Here's what surgical actually looks like. Not "ML Engineers at mid-market companies." That's a demographic, not an ICP. Try: "ML Engineers at manufacturing companies with petabytes of sensor data, no data platform team, and a mandate to productionize models in the next two quarters." That persona either lights up when they hear your pitch or they don't. You'll know in weeks, not quarters.
That specificity feels uncomfortable, especially to founders who want to believe their product is for everyone. It isn't. And the faster you accept that, the faster you find the customers who will actually close, expand, and refer.
The BoB marketing motion is velocity. Pick the ICP. Build the positioning and messaging scaffolding around their specific pain. Run it hard. Measure conversion at every stage. If the ICP is right, your pipeline will start to look repetitive in the best possible way (same titles, same trigger events, same objections). That repetition is the signal. It means you've found something real.
Best-of-Platform: The Hidden Complexity
BoP marketing looks easier from the outside. The brand is already known. The product has more surface area. The ACV is higher. What's not to like?
The complexity is organizational, not technical. You're not selling a product. You're selling a change to how a company operates. That means navigating procurement, IT, security, legal, the executive sponsor, and the administrator who actually lives in the tool every day. Each of those people has a different definition of success and a different reason to say no.

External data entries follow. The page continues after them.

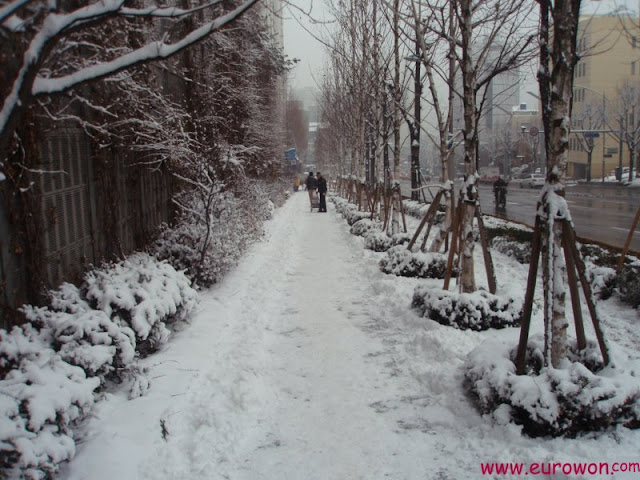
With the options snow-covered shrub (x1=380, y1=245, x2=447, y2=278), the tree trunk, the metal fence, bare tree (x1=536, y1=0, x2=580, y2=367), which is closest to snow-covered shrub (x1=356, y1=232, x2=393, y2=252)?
snow-covered shrub (x1=380, y1=245, x2=447, y2=278)

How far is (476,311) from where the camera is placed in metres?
5.82

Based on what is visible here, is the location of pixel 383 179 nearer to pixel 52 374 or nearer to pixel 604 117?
pixel 52 374

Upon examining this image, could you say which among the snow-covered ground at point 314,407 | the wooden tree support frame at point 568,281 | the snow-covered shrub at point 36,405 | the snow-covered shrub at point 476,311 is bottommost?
the snow-covered ground at point 314,407

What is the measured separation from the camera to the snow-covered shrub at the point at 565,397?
3.50 metres

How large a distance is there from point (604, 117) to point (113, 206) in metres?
52.1

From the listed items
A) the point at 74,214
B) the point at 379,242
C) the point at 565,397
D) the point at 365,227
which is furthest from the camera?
the point at 365,227

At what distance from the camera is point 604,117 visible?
4888 cm

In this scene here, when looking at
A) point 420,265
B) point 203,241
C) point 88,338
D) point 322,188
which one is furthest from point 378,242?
point 322,188

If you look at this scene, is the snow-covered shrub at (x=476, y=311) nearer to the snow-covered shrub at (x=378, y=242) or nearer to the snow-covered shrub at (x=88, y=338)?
the snow-covered shrub at (x=88, y=338)

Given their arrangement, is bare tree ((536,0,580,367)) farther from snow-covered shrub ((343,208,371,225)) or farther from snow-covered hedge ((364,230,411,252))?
snow-covered shrub ((343,208,371,225))

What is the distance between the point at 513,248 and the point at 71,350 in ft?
27.9

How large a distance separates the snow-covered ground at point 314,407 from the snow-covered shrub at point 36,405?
0.31 m

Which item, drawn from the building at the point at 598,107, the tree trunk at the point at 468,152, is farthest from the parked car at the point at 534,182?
the tree trunk at the point at 468,152

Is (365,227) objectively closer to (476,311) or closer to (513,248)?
(513,248)
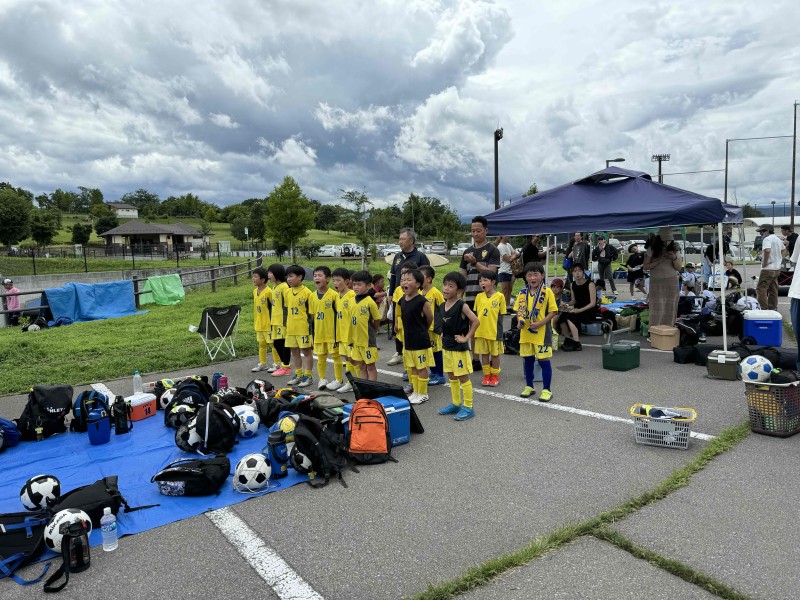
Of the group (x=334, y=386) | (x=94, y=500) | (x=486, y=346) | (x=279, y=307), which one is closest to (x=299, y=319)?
(x=279, y=307)

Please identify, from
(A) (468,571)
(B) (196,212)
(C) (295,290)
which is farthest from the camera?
(B) (196,212)

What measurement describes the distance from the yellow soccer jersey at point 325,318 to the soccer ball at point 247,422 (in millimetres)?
1869

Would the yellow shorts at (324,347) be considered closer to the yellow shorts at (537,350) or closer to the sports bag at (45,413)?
the yellow shorts at (537,350)

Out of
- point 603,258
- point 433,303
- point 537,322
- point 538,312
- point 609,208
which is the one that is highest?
point 609,208

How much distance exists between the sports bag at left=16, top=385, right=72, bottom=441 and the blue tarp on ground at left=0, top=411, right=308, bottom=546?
0.40 ft

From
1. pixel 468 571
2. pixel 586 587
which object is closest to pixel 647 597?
pixel 586 587

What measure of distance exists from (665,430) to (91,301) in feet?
54.7

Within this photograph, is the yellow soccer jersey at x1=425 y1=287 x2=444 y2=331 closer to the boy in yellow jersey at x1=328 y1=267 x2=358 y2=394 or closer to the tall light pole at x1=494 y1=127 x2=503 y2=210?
the boy in yellow jersey at x1=328 y1=267 x2=358 y2=394

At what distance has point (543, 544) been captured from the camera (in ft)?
11.0

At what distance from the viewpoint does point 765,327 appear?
8.72m

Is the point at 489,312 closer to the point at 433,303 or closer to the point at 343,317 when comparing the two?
the point at 433,303

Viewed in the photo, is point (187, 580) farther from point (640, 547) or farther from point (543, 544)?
point (640, 547)

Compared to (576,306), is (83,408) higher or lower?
lower

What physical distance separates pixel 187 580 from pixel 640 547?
2.85 m
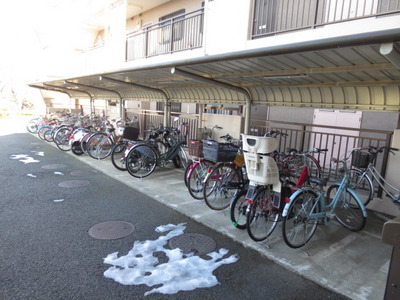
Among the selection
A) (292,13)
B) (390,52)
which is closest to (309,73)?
(390,52)

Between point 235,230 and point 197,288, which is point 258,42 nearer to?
point 235,230

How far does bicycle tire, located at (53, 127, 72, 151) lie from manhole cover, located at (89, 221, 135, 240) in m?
7.00

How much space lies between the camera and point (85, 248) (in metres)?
3.32

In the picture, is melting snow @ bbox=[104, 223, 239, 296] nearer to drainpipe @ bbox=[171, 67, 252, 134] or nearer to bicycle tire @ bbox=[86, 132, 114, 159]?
drainpipe @ bbox=[171, 67, 252, 134]

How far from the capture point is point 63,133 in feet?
34.2

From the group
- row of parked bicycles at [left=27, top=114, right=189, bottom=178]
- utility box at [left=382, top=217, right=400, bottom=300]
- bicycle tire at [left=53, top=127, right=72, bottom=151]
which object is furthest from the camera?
bicycle tire at [left=53, top=127, right=72, bottom=151]

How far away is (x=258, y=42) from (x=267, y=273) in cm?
473

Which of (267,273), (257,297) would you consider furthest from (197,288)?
(267,273)

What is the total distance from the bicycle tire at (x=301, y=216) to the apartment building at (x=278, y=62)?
1.80 metres

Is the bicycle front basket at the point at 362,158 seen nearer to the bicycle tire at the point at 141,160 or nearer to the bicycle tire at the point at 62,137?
the bicycle tire at the point at 141,160

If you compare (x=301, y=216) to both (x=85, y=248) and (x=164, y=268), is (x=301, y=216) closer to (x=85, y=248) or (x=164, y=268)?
(x=164, y=268)

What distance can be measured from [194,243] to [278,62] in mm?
2967

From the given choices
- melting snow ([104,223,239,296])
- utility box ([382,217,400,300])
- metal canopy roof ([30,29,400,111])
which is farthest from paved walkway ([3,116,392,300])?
metal canopy roof ([30,29,400,111])

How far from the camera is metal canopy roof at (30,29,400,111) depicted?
3.21 meters
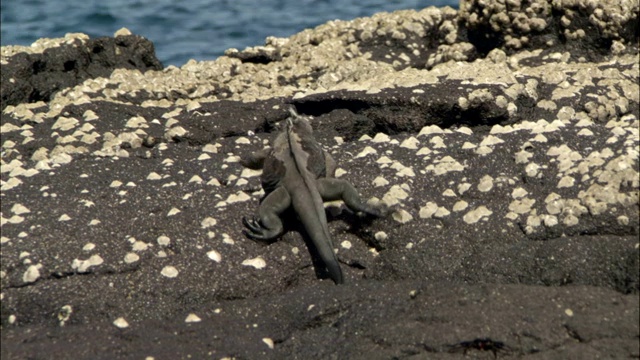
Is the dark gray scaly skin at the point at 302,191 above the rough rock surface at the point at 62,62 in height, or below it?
above

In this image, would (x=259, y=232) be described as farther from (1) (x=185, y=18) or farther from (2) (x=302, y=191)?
(1) (x=185, y=18)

The hidden skill in BoP marketing is understanding internal politics before they surface as objections. A champion without budget authority is a liability. An executive sponsor who greenlit the deal but won't defend it in QBRs is a churn risk. Marketing's job isn't just to generate pipeline; it's to help the sales team build coalitions inside accounts. Create assets, touchpoints, and engagement for each person who can make or break the deal.
ABM isn't a tactic in BoP. It's the only motion that makes sense. You're not trying to reach everyone in a market. You're trying to reach dozens of specific people inside a specific set of companies, with different messages tailored to where each person sits in the buying committee. That takes patience, coordination, and a tolerance for long cycles.
The thing most marketers get wrong in BoP? They treat the deal as won when procurement signs. It isn't. The real work of adoption, expansion, renewal starts when the deal's signed.
The One Thing That's The Same
Regardless of which model you're marketing, the job is still to make the problem feel urgent before you make the solution feel obvious. Lead with pain. Establish why this matters now. Then, and only then, explain why you are the only palliative.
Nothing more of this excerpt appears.